*Text provided*.
The MPhil in Egyptology normally has two paths through the curriculum. The first, Syllabus A, allows those with previous training in Egyptology to pursue their study of the subject to a higher level, to gain specialised expertise, and to begin advanced research in an area of their choice. The second, Syllabus B, enables graduates in another discipline to convert to Egyptology through a graduate level course that offers a certain amount of specialisation, including a significant element of advanced research. In both cases, syllabuses are tailored to the interests of individual students.

The study of ancient Egyptian language and textual culture lies at the heart of the degree and is generally a major component of Syllabus A. The principal focus throughout is on detailed familiarity with the primary sources, studied in the original language and through the original manuscripts where possible, and with various methods and approaches. Use of a range of interpretive and analytical approaches to the primary sources is integral to the course, including, for example, historiographical and/or literary-critical frameworks; overall there is an emphasis on texts as artefacts in a material context.

The syllabus can also be designed with an archaeological and/or material-culture focus. You will have the opportunity to develop your skills in working with Egyptian artefacts from the extensive and diverse collections of the Ashmolean Museum. The MPhil dissertation, written during the second year, will give you the opportunity to identify and design your own research project and to develop advanced research skills.

The MPhil is a very intensive course. For example, you must treat the university vacations as integral parts of your work time and you will be expected to take relatively limited holidays. From the start of your course you should also think about whether you need to do fieldwork in Egypt or elsewhere and when this will best be done. Where possible, if you have not been to Egypt before you should ideally try to visit before the end of the course, even as a tourist.

In the second year, you should expect to spend the Easter vacation finishing your dissertation, which must be submitted half way through Trinity term. Depending on the course design, there can also be a take-home examination at the start of Trinity term of the second year. Research essays that are to be revised and assessed for another element in the course must also be completed and handed in by the end of Hilary term of the second year.

The final examinations are sat during and/or after the end of Trinity term. In some cases the syllabus may be varied to enable students to take and be examined in options that are offered at the same time for other courses. Similarly, different examination provision may also be made for students who have chosen options that are offered in other departments, such as Classics or archaeology.

*Dataset extract*.
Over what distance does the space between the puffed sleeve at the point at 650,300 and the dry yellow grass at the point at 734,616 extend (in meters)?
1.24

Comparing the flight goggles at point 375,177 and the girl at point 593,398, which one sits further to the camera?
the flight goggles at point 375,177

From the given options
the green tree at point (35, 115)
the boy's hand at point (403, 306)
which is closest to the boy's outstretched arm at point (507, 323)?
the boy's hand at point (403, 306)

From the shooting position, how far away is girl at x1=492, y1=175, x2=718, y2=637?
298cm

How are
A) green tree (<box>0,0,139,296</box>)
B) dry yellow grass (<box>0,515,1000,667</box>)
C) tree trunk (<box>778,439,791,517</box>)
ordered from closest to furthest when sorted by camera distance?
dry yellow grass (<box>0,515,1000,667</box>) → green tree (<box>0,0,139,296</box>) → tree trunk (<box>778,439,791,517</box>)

*What is being asked*. Write the next part of the MPhil in Egyptology course description, starting right after its final sentence.

*Answer to the exercise*.
The number of students accepted for the course each year is very small. This ensures that teaching can be tailored to the research interests and training requirements of individual students. Teaching is also very much focused around small groups and one-on-one tutorials and supervisions for which small cohorts are vital. In the first year you will share language classes and lectures on history and culture with first year undergraduates. Some other classes may also be shared with undergraduates and graduates on other degrees where appropriate for your research training needs.

Supervision

The allocation of graduate supervision for this course is the responsibility of the Faculty of Oriental Studies and it is not always possible to accommodate the preferences of incoming graduate students to work with a particular member of staff. Under exceptional circumstances a supervisor may be found outside the Faculty of Oriental Studies.

Graduate destinations

Oriental studies graduates have found employment in many diverse fields including business, finance law, civil service, journalism, government and industry.

Many graduates have also undertaken further research into subjects linked with Oriental studies and have pursued successful careers in the academic world, education and in museums.

Changes to this course and your supervision

The University will seek to deliver this course in accordance with the description set out in this course page. However, there may be situations in which it is desirable or necessary for the University to make changes in course provision, either before or after registration. In certain circumstances, for example due to visa difficulties or because the health needs of students cannot be met, it may be necessary to make adjustments to course requirements for international study.

Where possible your academic supervisor will not change for the duration of your course. However, it may be necessary to assign a new academic supervisor during the course of study or before registration for reasons which might include sabbatical leave, parental leave or change in employment.

For further information, please see our page on changes to courses.

Other courses you may wish to consider

If you're thinking about applying for this course, you may also wish to consider the courses listed below. These courses may have been suggested due to their similarity with this course, or because they are offered by the same department or faculty.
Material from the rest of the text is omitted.